Clinical and genetic risk factors define two risk groups of extracranial malignant rhabdoid tumours (eMRT/RTK).

Eur J Cancer 2021 01 27;142:112-122. Epub 2020 Nov 27.

Department of Pediatric Hematology and Oncology, University Medical Center Hamburg-Eppendorf, Hamburg, Germany.

Introduction: Extracranial rhabdoid tumours are rare, highly aggressive malignancies primarily affecting young children. The EU-RHAB registry was initiated in 2009 to prospectively collect data of rhabdoid tumour patients treated according to the EU-RHAB therapeutic framework.

Methods: We evaluated 100 patients recruited within EU-RHAB (2009-2018). Tumours and matching blood samples were examined for SMARCB1 mutations by sequencing and cytogenetics.

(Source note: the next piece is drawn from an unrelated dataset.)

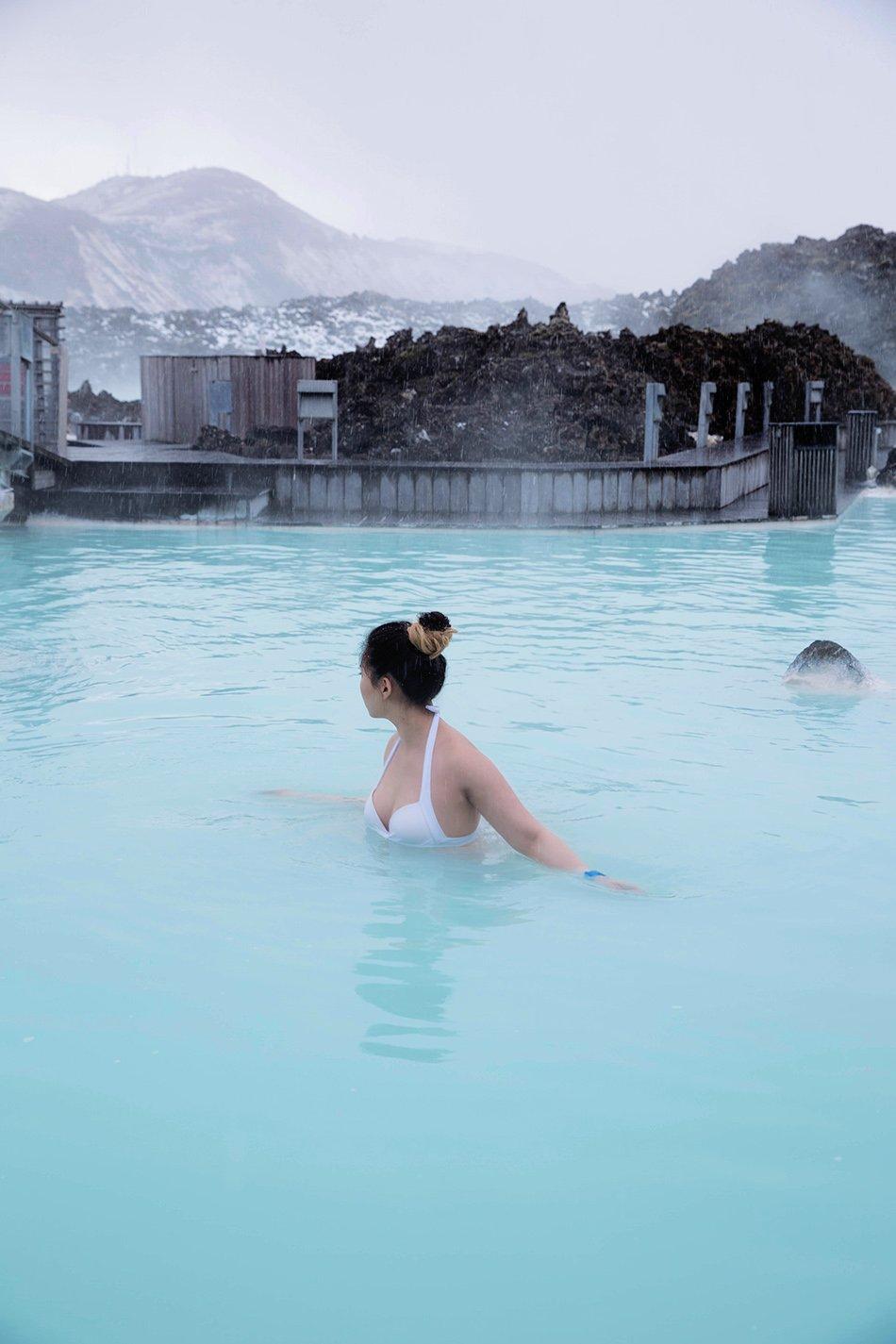 blue lagoon iceland jinna yang greaseandglamour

Results: A total of 70 patients presented with extracranial, extrarenal tumours (eMRT) and 30 with renal rhabdoid tumours (RTK). Nine patients demonstrated synchronous tumours. Distant metastases at diagnosis (M+) were present in 35% (35/100), localised disease (M0) with (LN+) and without (LN-) loco-regional lymph node involvement in 65% (65/100). SMARCB1 germline mutations (GLM) were detected in 21% (17/81 evaluable) of patients. The 5-year overall survival (OS) and event-free survival (EFS) rates were 45.8 ± 5.4% and 35.2 ± 5.1%, respectively. On univariate analyses, age at diagnosis (≥12 months), M0-stage, absence of synchronous tumours, absence of a GLM, gross total resection (GTR), radiotherapy and achieving a CR were significantly associated with favourable outcomes. In an adjusted multivariate model presence of a GLM, M+ and lack of a GTR were the strongest significant negative predictors of outcome.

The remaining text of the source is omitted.